··· Excerpt
What’s it going to take to Fix Financial Services?

Online symposium using interactive Zoom; 

taking place on Wednesday, May 6th from 9:00am until 1:00pm, UK time

Kindly sponsored by

Executive summary

Of all the events we have run over the last 5 years, this is the most important. 

It is taking place on the 5th birthday of the Transparency Task Force, the collaborative, campaigning community dedicated to driving positive, progressive and purposeful finance reform; an organisation that began as a result of the response to a meeting held at Senate House, London University, on May 6th, 2015. 

Since then we have grown to a community of over 1,600 people across the world, developed 12 Groups, initiated the launch of mini TTF Chapters around the world and done much much more. 

Our single greatest achievement to date has been to initiate and facilitate a global conversation about what is needed to fix what is wrong with financial services. That has led us to produce a book, being launched at this symposium, 5 years to the day that the Transparency Task Force came into existence.
······
··· Source information
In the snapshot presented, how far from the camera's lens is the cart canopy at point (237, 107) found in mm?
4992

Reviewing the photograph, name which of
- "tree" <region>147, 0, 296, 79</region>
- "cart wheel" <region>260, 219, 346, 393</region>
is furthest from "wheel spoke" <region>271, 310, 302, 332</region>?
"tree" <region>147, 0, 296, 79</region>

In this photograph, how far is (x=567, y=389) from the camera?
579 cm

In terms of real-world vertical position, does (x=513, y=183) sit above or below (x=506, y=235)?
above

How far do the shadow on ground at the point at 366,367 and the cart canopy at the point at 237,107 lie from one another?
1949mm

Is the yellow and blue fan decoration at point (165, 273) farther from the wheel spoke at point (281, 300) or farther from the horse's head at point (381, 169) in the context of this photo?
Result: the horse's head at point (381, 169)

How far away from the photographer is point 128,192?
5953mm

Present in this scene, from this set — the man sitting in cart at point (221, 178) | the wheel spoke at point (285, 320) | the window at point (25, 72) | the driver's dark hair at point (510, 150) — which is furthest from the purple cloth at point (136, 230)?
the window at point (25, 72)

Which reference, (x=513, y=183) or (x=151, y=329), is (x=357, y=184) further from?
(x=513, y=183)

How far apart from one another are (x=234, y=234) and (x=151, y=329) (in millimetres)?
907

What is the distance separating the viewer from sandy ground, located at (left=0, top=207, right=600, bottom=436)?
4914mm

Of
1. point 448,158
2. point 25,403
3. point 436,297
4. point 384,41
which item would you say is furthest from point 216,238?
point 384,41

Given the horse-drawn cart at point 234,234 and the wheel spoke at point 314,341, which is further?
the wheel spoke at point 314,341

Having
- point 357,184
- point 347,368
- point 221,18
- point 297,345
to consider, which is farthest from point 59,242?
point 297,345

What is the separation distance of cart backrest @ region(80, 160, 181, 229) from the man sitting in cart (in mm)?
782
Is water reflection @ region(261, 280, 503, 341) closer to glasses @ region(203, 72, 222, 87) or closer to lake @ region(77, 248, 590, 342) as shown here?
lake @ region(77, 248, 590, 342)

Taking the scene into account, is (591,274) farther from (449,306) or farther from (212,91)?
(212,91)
······
» About this task
Reproduce the symposium announcement above word for word, from its opening question through its final sentence.

» Solution to this exercise
What’s it going to take to Fix Financial Services?

Online symposium using interactive Zoom; 

taking place on Wednesday, May 6th from 9:00am until 1:00pm, UK time

Kindly sponsored by

Executive summary

Of all the events we have run over the last 5 years, this is the most important. 

It is taking place on the 5th birthday of the Transparency Task Force, the collaborative, campaigning community dedicated to driving positive, progressive and purposeful finance reform; an organisation that began as a result of the response to a meeting held at Senate House, London University, on May 6th, 2015. 

Since then we have grown to a community of over 1,600 people across the world, developed 12 Groups, initiated the launch of mini TTF Chapters around the world and done much much more. 

Our single greatest achievement to date has been to initiate and facilitate a global conversation about what is needed to fix what is wrong with financial services. That has led us to produce a book, being launched at this symposium, 5 years to the day that the Transparency Task Force came into existence.